Like Reichman, Quivron had a lifelong hobby in getting ready food. “As some distance as I don’t forget, I’ve continually cooked, and it’s been my passion. Especially when I had my 3 sons, I was given into cooking tasteful things that they could try and discover and educate their flavor from an early age,” Chevron said.
Chevron’s kid’s instructions at DRM The Petit Foodies begin with mothers and babies up through elementary-aged kids. “I want to start as early as I can as it’s less complicated to get them to discover and to get them to be curious approximately food,” she stated. “It’s not only about cooking, recipes, and nutrients. It’s greater approximately taste, scent, touch, colorings; how stunning colorations fruits and veggies can be. It’s an entire sensory enjoyment.”
“Perrine talks approximately color and styles and sizes with little flashcards,” Joanna stated. “She’s focused on healthful, holistic, organic food. How to get your children to consume green veggies and ‘now we are going to attend on the orange,’ and she or he’ll do songs with them.”

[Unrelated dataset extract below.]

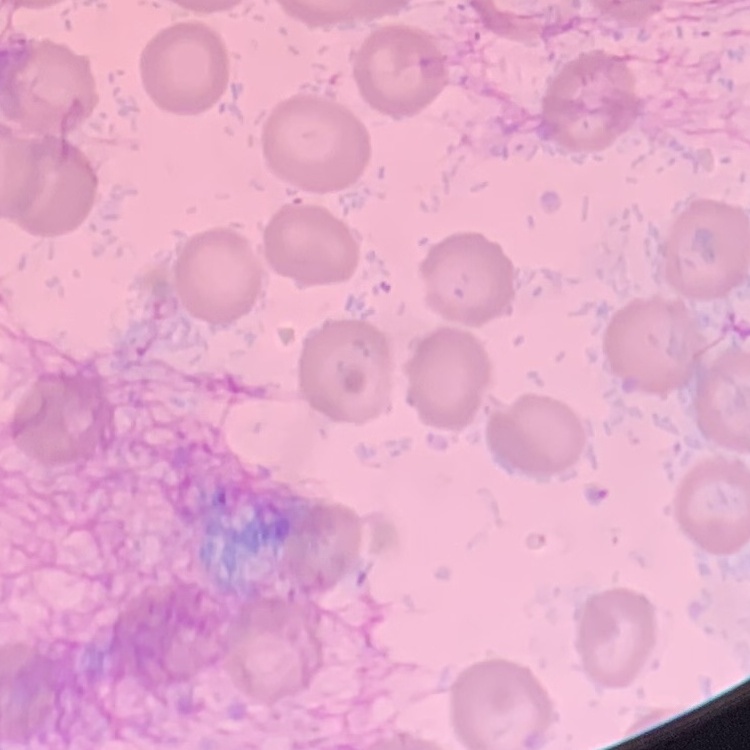
They show no rouleaux formation.

Thin blood film. Square crop of a larger photomicrograph. Stained with either Field's or Giemsa.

Chevron added recipes from all over the world and has determined that youngsters in her instructions are receptive to new ideas approximately food. “They are clearly very curious in my magnificence. They need to try new things. They want to research.” Soon the Migos will be adding a class where they’ll educate pierogi making. Although The Petit Foodies and Bill the Baker maintain multiple training every month, they may be scheduled and brought to the calendar at the DRM website at the teacher’s discretion. But, the latent demand may additionally necessitate alternate. “Moving ahead, there can be extra of a fixed timetable,” Joanna said.